We can do a general search that would include both can and can’t, but due to the disparity in frequency of the two terms, it would be much more advantageous for the student to examine them separately. To find all instances of can, we can use the query “\bcan\b[^’]”.15 15 . A NOT statement for an apostrophe had to be included in the search despite setting word boundaries due to the fact that dialogue is often marked with apostrophes instead of quotation marks, which causes the corpus to incorrectly interpret the apostrophe in can’t as a word boundary, unless told to do otherwise. This search yields 1,555 results. As one would expect of a modal verb, it most often occurs before another verb, resulting in an overwhelming tendency to reduce the open vowel to a middle vowel in order to highlight the main verb of sentence. This is evident in most examples of this search. Nevertheless, we can still find certain cases where the open vowel is maintained for reasons of emphasis, as occurs in the example shown in Figure 10.

Figure 10
Screenshot of LITTERA search results (from Ernest Hemingway’s The Hills Like White Elephants).

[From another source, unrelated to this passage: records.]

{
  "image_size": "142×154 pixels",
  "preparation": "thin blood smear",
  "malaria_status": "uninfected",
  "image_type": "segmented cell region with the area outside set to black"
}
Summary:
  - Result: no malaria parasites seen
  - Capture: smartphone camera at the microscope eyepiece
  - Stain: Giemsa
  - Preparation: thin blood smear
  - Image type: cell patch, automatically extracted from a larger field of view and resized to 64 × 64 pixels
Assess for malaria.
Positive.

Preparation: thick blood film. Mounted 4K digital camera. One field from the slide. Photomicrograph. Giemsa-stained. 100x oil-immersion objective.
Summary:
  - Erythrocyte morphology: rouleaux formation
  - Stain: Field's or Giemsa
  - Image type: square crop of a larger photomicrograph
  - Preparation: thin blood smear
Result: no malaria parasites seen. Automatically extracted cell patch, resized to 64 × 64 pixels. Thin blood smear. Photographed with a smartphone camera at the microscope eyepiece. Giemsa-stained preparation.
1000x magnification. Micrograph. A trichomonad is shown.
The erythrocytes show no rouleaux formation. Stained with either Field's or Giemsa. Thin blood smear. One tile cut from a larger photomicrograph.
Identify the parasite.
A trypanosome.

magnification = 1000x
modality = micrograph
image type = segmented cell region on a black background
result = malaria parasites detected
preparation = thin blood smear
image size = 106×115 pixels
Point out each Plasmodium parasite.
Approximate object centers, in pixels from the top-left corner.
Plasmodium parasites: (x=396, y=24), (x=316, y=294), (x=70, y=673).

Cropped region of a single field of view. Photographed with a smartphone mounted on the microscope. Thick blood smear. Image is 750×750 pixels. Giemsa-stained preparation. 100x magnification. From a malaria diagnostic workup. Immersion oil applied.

In this example, the narrator stresses can because of the contrast in the dialogue. What the two characters are debating is the ability to have everything; therefore, have is no longer the focus of the sentence. What examples like this illustrate is that even though the corpus does not contain any spontaneous speech, literary texts provide dialogue that imitates or represents what is meant to be spontaneous speech and is the closest possible approximation without being the real thing. That being said, what makes an effective narrator is his or her ability to bring out the linguistic nuances of the discourse represented in the dialogue, akin to how a theater actor gives life to a given text.

There are also some examples of can at the end of an intonational phrase. Here, as to be expected, the vowel is open without fail. An example of this can be found in the following segment from The Fault in Our Stars: “God, grant me the serenity to accept the things I cannot change, the courage to change the things I can, and the wisdom to know the difference.”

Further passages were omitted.